For convenience, a results object can be obtained by calling the WavefrontAligner with a pattern and text:

pattern = "TCTTTACTCGCGCGTTGGAGAAATACAATAGT"
text =    "TCTATACTGCGCGTTTGGAGAAATAAAATAGT"
a = WavefrontAligner(pattern)
result = a(text)  # alignment result
result.__dict__
>>> {'pattern_length': 32, 'text_length': 32, 'pattern_start': 0, 'pattern_end': 32, 'text_start': 0, 'text_end': 32, 'cigartuples': [(0, 3), (8, 1), (0, 4), (2, 1), (0, 7), (1, 1), (0, 9), (8, 1), (0, 6)], 'score': -24, 'pattern': 'TCTTTACTCGCGCGTTGGAGAAATACAATAGT', 'text': 'TCTATACTGCGCGTTTGGAGAAATAAAATAGT', 'status': 0}

# Alignment can also be called with a pattern like this:
a(text, pattern)

# obtain a string in the same format as cigar_print_pretty
a.pretty
>>> 3M1X4M1D7M1I9M1X6M      ALIGNMENT
    1X1D1I1X      ALIGNMENT.COMPACT
          PATTERN    TCTTTACTCGCGCGTT-GGAGAAATACAATAGT
                     |||*|||| ||||||| |||||||||*||||||
          TEXT       TCTATACT-GCGCGTTTGGAGAAATAAAATAGT

Configure

To configure the WaveFrontAligner, options can be provided during initialization:

from pywfa import WavefrontAligner

a = WavefrontAligner(scope="score",
                     distance="affine2p",
                     span="end-to-end",
                     heuristic="adaptive")

Supported distance metrics are "affine" (default) and "affine2p". Scope can be "full" (default) or "score". Span can be "ends-free" (default) or "end-to-end". Heuristic can be None (default), "adaptive" or "X-drop".

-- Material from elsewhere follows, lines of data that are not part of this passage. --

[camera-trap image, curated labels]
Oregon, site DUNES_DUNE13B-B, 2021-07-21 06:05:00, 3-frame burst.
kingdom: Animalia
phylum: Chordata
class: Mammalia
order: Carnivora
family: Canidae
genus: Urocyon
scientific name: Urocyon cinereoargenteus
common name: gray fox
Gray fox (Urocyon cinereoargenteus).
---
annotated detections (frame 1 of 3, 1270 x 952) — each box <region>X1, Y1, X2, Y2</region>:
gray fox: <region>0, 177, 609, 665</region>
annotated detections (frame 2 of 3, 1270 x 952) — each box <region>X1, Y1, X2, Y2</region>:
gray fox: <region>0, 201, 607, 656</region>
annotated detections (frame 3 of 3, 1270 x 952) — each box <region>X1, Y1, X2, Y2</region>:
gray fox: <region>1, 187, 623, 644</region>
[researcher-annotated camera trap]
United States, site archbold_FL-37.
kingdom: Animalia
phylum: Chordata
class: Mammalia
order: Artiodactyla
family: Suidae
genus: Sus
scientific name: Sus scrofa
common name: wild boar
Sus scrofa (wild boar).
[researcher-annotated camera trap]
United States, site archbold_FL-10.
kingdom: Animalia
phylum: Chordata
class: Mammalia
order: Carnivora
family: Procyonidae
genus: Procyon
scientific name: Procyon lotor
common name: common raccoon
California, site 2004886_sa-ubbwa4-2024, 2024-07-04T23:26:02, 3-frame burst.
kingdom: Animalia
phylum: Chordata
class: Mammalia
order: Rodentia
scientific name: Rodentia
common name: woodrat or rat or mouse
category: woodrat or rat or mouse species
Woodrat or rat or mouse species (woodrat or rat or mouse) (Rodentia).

When using heuristic functions it is recommended to check the status attribute:

pattern = "AAAAACCTTTTTAAAAAA"
text = "GGCCAAAAACCAAAAAA"
a = WavefrontAligner(heuristic="adaptive")
a(pattern, text)
a.status
>>> 0   # successful alignment, -1 indicates the alignment was stopped due to the heuristic

Default options

The WavefrontAligner will be initialized with the following default options:

Parameter Default value
pattern None
distance "affine"
match 0
gap_opening 6
gep_extension 2
gap_opening2 24
gap_extension2 1
scope "full"
span "ends-free"
pattern_begin_free 0
pattern_end_free 0
text_begin_free 0
text_end_free 0
heuristic None
min_wavefront_length 10
max_distance_threshold 50
steps_between_cutoffs 1
xdrop 20

Modifying the cigar

If desired the cigar can be modified so the end operation is either a soft-clip or a match, this makes the alignment cigar resemble those produced by bwa, for example:

pattern = "AAAAACCTTTTTAAAAAA"
text = "GGCCAAAAACCAAAAAA"
a = WavefrontAligner(pattern)

res = a(text, clip_cigar=False)
print(cigartuples_to_str(res.cigartuples))
>>> 4I7M5D6M

res(text, clip_cigar=True)
print(cigartuples_to_str(res.cigartuples))
>>> 4S7M5D6M

An experimental feature is to trim short matches at the end of alignments. This results in alignments that approximate local alignments:

pattern = "AAAAAAAAAAAACCTTTTAAAAAAGAAAAAAA"
text = "ACCCCCCCCCCCAAAAACCAAAAAAAAAAAAA"
a = WavefrontAligner(pattern)

# The unmodified cigar may have short matches at the end:
res = a(text, clip_cigar=False)
res.cigartuples
>>> [(0, 1), (1, 5), (8, 6), (0, 7), (2, 5), (0, 5), (8, 1), (0, 7)]
res.aligned_text
>>> ACCCCCCCCCCCAAAAACCAAAAAAAAAAAAA
res.text_start, res.text_end
>>> 0, 32

# The minimum allowed block of matches can be set at e.g. 5 bp, which will trim off short matches
res = a(text, clip_cigar=True, min_aligned_bases_left=5, min_aligned_bases_right=5)
res.cigartuples
>>> [(4, 12), (0, 7), (2, 5), (0, 5), (8, 1), (0, 7)]
res.aligned_text
>>> AAAAACCAAAAAAAAAAAAA
res.text_start, res.text_end
>>> 12, 32

# Mismatch operations X can also be elided, note this occurs after the clip_cigar stage
res = a(text, clip_cigar=True, min_aligned_bases_left=5, min_aligned_bases_right=5, elide_mismatches=True)
res.cigartuples
>>> [(4, 12), (0, 7), (2, 5), (0, 13)]
res.aligned_text
>>> AAAAACCAAAAAAAAAAAAA

Notes: The alignment score is not modified currently by trimming the cigar, however the pattern_start, pattern_end, test_start and text_end are modified when the cigar is modified.